-- START DOCUMENT SEGMENT --

Many of these singers are known to us through their phonograph records: The rough-voiced Mattie Delaney; Ethel McCoy; Rosa Lee Hill, Precious Bryant, all of these women accompanied themselves on guitar, as did the obscure Elvie Thomas and Geeshie Wiley, and as did Jessie Mae Hemphill, who died in 2006. Other female instrumentalists never recorded, and it was all too easy to read a hint or two about their existence without its ever registering in one’s consciousness. For example, one writer noted that Teddy Darby had “fooled around with his mother’s [guitar] … but had made slight progress on it at that time.”9 Nothing more is known about the guitar talents of Darby’s mother, and this isn’t the only enticing reference of this kind. McKinley James, Robert Shaw, Louis Myers, J. B. Lenoir, and Tommie Lee Russell all had guitar-playing mothers.10 In sum, while dozens of female performers gained a reputation as blues singers on the vaudeville stage in the early twenties, the later twenties saw the rise in popularity of the self-accompanied, downhome male blues singer. Hidden by this schematic, however, were a number of women who performed in a rural style and accompanied themselves on guitar. How well hidden they were can be seen from this comment by bluesman James Watt, when asked about Minnie’s same-sex competitors. “There was only Memphis Minnie. There wasn’t too many girl blues singers out.”11
Thus, there was a significant current of women country blues performers, hidden from us through the traditional manipulation of “opposing” categories like male/female, urban/rural, downhome/city.12 What was also hidden was the degree to which this performance style embodied, for the blueswoman, a real gain in autonomy and independence, usually reserved for male artists. Even the most pragmatic assessment reveals considerable personal benefit.

-- END DOCUMENT SEGMENT --

According to the passage on women blues guitarists, why has a significant current of women country blues performers stayed hidden? Answer in one to three sentences.

-- START PROVIDED DATA --

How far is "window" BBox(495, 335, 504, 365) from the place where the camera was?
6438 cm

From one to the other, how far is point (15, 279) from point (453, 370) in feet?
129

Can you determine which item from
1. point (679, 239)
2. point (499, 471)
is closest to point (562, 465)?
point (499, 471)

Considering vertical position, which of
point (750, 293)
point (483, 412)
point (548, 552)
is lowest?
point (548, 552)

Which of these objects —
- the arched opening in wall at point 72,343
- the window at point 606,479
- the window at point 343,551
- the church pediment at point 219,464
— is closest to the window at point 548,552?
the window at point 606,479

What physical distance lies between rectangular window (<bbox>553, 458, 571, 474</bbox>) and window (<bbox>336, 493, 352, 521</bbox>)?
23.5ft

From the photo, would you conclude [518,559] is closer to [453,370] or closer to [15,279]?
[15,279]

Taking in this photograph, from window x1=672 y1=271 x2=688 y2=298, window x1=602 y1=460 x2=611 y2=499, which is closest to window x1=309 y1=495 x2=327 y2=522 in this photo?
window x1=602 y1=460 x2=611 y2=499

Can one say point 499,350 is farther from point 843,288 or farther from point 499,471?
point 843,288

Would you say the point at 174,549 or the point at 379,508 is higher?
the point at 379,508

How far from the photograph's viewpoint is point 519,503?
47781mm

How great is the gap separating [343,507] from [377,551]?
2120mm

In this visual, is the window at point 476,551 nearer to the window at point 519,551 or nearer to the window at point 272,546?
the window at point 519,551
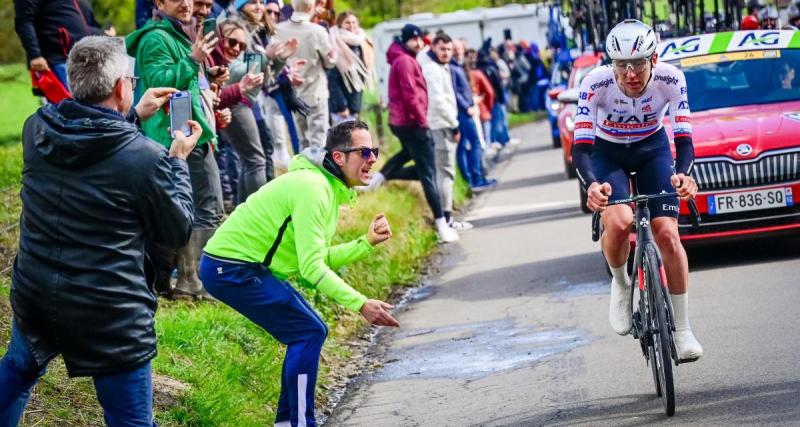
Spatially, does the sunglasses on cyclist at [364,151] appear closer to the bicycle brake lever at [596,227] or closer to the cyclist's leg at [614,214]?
the bicycle brake lever at [596,227]

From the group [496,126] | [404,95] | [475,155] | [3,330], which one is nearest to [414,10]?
[496,126]

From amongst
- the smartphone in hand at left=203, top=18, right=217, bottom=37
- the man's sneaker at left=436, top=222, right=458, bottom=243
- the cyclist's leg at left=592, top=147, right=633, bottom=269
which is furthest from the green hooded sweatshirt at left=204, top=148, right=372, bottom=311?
the man's sneaker at left=436, top=222, right=458, bottom=243

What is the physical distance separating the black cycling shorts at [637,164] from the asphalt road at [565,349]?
1.04m

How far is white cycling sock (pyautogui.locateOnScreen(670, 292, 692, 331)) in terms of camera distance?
775cm

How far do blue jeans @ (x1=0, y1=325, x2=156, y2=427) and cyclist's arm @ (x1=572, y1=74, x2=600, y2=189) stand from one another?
3.31 m

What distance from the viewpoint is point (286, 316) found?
684 centimetres

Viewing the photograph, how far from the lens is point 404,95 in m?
15.1

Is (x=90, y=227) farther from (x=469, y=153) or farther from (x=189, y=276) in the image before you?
(x=469, y=153)

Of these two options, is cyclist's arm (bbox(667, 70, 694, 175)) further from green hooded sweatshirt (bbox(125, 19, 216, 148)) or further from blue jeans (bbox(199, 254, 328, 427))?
green hooded sweatshirt (bbox(125, 19, 216, 148))

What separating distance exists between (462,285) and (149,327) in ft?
24.1

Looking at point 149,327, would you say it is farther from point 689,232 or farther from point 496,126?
point 496,126

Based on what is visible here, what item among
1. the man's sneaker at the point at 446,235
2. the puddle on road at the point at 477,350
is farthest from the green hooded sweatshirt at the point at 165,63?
the man's sneaker at the point at 446,235

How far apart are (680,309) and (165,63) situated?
3736mm

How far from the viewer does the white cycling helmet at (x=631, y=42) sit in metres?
7.94
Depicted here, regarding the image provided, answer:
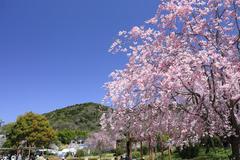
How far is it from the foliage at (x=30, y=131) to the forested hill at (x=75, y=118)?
49.8m

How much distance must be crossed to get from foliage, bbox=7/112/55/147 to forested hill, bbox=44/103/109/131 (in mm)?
49790

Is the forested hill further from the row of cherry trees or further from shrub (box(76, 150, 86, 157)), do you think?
the row of cherry trees

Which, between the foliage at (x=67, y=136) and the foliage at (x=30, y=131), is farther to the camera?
the foliage at (x=67, y=136)

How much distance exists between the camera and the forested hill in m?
103

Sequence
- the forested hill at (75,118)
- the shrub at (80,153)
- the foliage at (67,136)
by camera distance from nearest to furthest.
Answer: the shrub at (80,153) → the foliage at (67,136) → the forested hill at (75,118)

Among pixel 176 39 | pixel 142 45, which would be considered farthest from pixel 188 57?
pixel 142 45

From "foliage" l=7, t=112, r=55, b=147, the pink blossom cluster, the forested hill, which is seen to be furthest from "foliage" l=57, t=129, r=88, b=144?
the pink blossom cluster

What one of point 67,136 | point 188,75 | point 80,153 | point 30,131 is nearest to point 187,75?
point 188,75

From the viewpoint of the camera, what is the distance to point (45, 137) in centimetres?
4984

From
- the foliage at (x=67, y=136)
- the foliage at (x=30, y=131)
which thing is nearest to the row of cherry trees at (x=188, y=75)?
the foliage at (x=30, y=131)

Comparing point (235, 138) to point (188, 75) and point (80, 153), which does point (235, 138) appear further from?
point (80, 153)

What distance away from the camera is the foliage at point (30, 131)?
48969mm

-- END PROVIDED DATA --

== WRITTEN ANSWER ==
They have stayed hidden because of the traditional manipulation of "opposing" categories such as male/female, urban/rural, and downhome/city. Under that scheme, women were known as vaudeville blues singers in the early twenties, and the self-accompanied, downhome blues singer of the later twenties was treated as male. This left out the women who performed in a rural style and accompanied themselves on guitar.